**Stated exercise**
Copy every one of the following records verbatim, keeping each line as it appears.

**Spatial reasoning records**

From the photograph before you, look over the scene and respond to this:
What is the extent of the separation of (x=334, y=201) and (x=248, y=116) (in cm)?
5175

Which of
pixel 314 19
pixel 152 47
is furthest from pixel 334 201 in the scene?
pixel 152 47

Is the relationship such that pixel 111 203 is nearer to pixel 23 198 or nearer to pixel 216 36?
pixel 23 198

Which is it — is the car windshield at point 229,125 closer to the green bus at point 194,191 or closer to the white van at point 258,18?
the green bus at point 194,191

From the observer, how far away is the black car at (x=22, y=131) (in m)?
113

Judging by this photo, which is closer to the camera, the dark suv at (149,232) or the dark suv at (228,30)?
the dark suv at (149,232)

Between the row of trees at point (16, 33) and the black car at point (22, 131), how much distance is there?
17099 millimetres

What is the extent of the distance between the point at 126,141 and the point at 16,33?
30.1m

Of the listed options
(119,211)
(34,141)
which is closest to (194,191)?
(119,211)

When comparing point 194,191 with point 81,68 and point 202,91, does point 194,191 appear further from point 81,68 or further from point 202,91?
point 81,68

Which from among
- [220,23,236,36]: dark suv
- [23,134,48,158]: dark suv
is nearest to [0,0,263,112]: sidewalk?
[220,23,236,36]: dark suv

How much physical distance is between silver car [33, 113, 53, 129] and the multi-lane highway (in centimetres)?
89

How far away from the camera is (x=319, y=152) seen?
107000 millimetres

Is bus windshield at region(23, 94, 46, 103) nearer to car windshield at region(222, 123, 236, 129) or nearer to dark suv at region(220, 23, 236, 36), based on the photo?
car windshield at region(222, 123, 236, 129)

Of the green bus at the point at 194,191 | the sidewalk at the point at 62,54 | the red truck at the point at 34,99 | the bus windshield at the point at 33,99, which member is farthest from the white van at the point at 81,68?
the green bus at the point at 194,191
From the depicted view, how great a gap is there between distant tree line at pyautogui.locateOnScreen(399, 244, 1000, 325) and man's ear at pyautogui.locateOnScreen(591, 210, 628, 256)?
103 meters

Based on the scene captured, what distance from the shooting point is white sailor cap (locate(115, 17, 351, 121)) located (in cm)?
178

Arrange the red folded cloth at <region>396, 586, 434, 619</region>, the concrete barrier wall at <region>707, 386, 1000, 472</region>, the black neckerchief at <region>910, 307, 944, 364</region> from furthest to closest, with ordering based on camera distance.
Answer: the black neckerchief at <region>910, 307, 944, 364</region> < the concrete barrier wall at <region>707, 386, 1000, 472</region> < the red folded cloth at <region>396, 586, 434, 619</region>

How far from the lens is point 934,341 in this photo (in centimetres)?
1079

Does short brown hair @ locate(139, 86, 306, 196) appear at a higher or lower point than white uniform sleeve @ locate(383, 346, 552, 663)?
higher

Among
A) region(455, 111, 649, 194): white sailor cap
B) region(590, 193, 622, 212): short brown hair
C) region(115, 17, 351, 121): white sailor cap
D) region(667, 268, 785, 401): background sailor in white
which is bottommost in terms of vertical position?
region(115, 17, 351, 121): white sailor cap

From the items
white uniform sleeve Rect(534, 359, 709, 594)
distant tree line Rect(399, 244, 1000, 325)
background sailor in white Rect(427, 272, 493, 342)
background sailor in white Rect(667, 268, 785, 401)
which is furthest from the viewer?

**Response to this exercise**
From the photograph before you, look over the scene and respond to this:
What is the extent of the separation of (x=334, y=201) and (x=248, y=116) (in cm)?
5175

Which of
pixel 314 19
pixel 152 47
is furthest from pixel 334 201 in the scene?
pixel 152 47

Is the relationship such that pixel 111 203 is nearer to pixel 23 198 or nearer to pixel 216 36?
pixel 23 198

Which is it — is the car windshield at point 229,125 closer to the green bus at point 194,191 or closer to the white van at point 258,18?
the green bus at point 194,191

From the observer, how far away is the black car at (x=22, y=131) (in m)?
113

Judging by this photo, which is closer to the camera, the dark suv at (149,232) or the dark suv at (228,30)?
the dark suv at (149,232)

Between the row of trees at point (16, 33) and the black car at point (22, 131), how much distance is there?
17099 millimetres

What is the extent of the distance between the point at 126,141 and the point at 16,33?
30.1m

Of the listed options
(119,211)
(34,141)
which is closest to (194,191)?
(119,211)

When comparing point 194,191 with point 81,68 and point 202,91, does point 194,191 appear further from point 81,68 or further from point 202,91?
point 81,68

Which from among
- [220,23,236,36]: dark suv
- [23,134,48,158]: dark suv
is nearest to [0,0,263,112]: sidewalk?
[220,23,236,36]: dark suv

How much physical distance is between silver car [33, 113, 53, 129] and the multi-lane highway (in centimetres)?
89

How far away from the camera is (x=319, y=152) seen?
107000 millimetres

Is bus windshield at region(23, 94, 46, 103) nearer to car windshield at region(222, 123, 236, 129) or nearer to dark suv at region(220, 23, 236, 36), based on the photo?
car windshield at region(222, 123, 236, 129)

Of the green bus at the point at 194,191 | the sidewalk at the point at 62,54 | the red truck at the point at 34,99 | the bus windshield at the point at 33,99, which member is farthest from the white van at the point at 81,68?
the green bus at the point at 194,191
From the depicted view, how great a gap is there between distant tree line at pyautogui.locateOnScreen(399, 244, 1000, 325) and man's ear at pyautogui.locateOnScreen(591, 210, 628, 256)?
103 meters

Based on the scene captured, what distance from the shooting point is white sailor cap (locate(115, 17, 351, 121)) located (in cm)?
178

Arrange the red folded cloth at <region>396, 586, 434, 619</region>, the concrete barrier wall at <region>707, 386, 1000, 472</region>, the black neckerchief at <region>910, 307, 944, 364</region> from furthest to closest, with ordering based on camera distance.
Answer: the black neckerchief at <region>910, 307, 944, 364</region> < the concrete barrier wall at <region>707, 386, 1000, 472</region> < the red folded cloth at <region>396, 586, 434, 619</region>

How far from the lens is point 934,341 in this photo (in centimetres)?
1079

Does short brown hair @ locate(139, 86, 306, 196) appear at a higher or lower point than white uniform sleeve @ locate(383, 346, 552, 663)?
higher

Among
A) region(455, 111, 649, 194): white sailor cap
B) region(590, 193, 622, 212): short brown hair
C) region(115, 17, 351, 121): white sailor cap
D) region(667, 268, 785, 401): background sailor in white
which is bottommost in terms of vertical position?
region(115, 17, 351, 121): white sailor cap

From the items
white uniform sleeve Rect(534, 359, 709, 594)
distant tree line Rect(399, 244, 1000, 325)
background sailor in white Rect(427, 272, 493, 342)
background sailor in white Rect(667, 268, 785, 401)
which is furthest from the viewer?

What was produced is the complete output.